When babies are born prematurely they are left with an undeveloped small intestine. Currently the only way to treat this condition is by resection of the small bowel, which sadly leaves the baby suffering with short bowel syndrome and in some cases intestinal failure.
With no therapies currently available for these debilitating and life-altering conditions, Zenab Dudhwala has dedicated her PhD project to understanding the mechanism behind postnatal growth of the small intestine.
“When a baby has short bowel syndrome, they spend a longer time in intensive care receiving specialised care and eating a different diet to others. This not only has an impact on the baby but also the family,” Zenab explains.
“This syndrome goes on to affect the rest of their life, leaving the sufferer unable to absorb nutrients and living with constant nausea and reflux to only name a few of the side effects.”
Zenab’s research will help to identify key proteins involved in the process of crypt fission, which is a process that allows the gut to grow in length. She hopes by identifying proteins that initiate this growth, doctors will then be able to target them to improve outcomes for short bowel syndrome sufferers and those with intestinal failure.

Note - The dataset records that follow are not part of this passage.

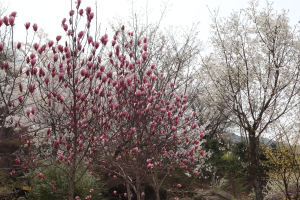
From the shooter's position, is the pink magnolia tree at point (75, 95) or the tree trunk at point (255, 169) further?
the tree trunk at point (255, 169)

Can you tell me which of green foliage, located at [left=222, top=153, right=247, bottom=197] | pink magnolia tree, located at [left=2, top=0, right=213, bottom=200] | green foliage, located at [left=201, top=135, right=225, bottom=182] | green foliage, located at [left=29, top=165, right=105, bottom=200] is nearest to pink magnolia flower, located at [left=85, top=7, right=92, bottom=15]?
pink magnolia tree, located at [left=2, top=0, right=213, bottom=200]

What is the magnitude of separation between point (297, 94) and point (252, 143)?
2111 millimetres

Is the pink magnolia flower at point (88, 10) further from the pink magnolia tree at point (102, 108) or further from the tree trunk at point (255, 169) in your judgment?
the tree trunk at point (255, 169)

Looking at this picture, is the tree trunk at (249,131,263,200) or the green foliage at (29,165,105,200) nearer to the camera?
the green foliage at (29,165,105,200)

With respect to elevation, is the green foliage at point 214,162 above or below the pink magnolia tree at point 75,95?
below

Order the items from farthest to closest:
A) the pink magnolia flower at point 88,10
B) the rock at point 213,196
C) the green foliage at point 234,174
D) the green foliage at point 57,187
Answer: the green foliage at point 234,174 < the rock at point 213,196 < the green foliage at point 57,187 < the pink magnolia flower at point 88,10

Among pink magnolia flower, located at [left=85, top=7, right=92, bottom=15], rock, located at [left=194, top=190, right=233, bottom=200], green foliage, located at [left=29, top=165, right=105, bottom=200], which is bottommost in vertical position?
rock, located at [left=194, top=190, right=233, bottom=200]

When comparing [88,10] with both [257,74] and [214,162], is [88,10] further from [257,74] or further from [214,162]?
[214,162]

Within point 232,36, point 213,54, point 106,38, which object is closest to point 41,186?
point 106,38

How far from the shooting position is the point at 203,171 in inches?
483

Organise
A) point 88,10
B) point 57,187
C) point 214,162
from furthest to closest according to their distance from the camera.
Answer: point 214,162
point 57,187
point 88,10

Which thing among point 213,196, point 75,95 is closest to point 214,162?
point 213,196

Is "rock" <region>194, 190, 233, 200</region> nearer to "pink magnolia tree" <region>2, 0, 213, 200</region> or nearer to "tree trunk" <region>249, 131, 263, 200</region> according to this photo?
"tree trunk" <region>249, 131, 263, 200</region>

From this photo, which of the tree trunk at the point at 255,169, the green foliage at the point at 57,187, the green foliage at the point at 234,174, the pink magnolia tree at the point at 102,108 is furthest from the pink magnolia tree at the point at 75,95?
the green foliage at the point at 234,174
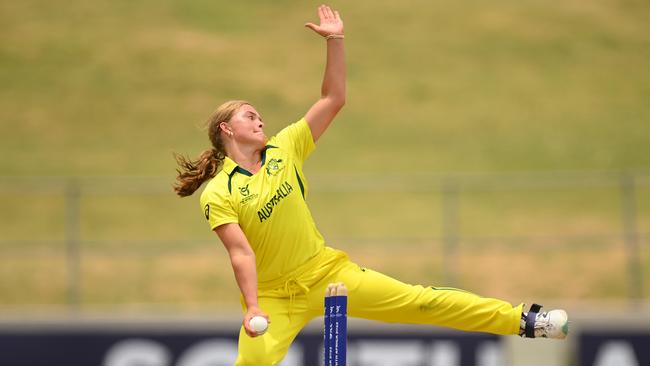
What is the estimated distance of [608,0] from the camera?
94.4ft

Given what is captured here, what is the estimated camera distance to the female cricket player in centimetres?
820

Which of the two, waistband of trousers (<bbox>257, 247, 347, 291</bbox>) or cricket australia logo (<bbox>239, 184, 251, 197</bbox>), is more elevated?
cricket australia logo (<bbox>239, 184, 251, 197</bbox>)

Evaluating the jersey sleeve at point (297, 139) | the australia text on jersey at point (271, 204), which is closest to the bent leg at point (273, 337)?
the australia text on jersey at point (271, 204)

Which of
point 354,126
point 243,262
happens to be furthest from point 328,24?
point 354,126

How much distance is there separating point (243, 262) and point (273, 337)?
551 millimetres

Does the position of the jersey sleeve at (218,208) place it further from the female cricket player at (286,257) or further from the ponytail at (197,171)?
the ponytail at (197,171)

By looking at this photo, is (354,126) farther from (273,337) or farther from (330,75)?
(273,337)

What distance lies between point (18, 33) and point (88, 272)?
398 inches

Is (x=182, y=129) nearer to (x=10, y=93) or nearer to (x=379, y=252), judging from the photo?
(x=10, y=93)

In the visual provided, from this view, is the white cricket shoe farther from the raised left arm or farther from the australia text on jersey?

“We already know that the small intestine grows rapidly in babies aged six to 12 months so I’m working to understand why that is the case, in order to pinpoint a protein we could target as a therapy to increase growth in others living with short bowel syndrome.
“If we can find proteins that do play a role in helping the intestine to grow back we can then target these in a therapy for short bowel syndrome sufferers.”
With her research being the first of its kind, Zenab’s project could potentially lead to a cure for this debilitating and life-changing conditions.
We look forward to keeping you updated as Zenab progresses with her work.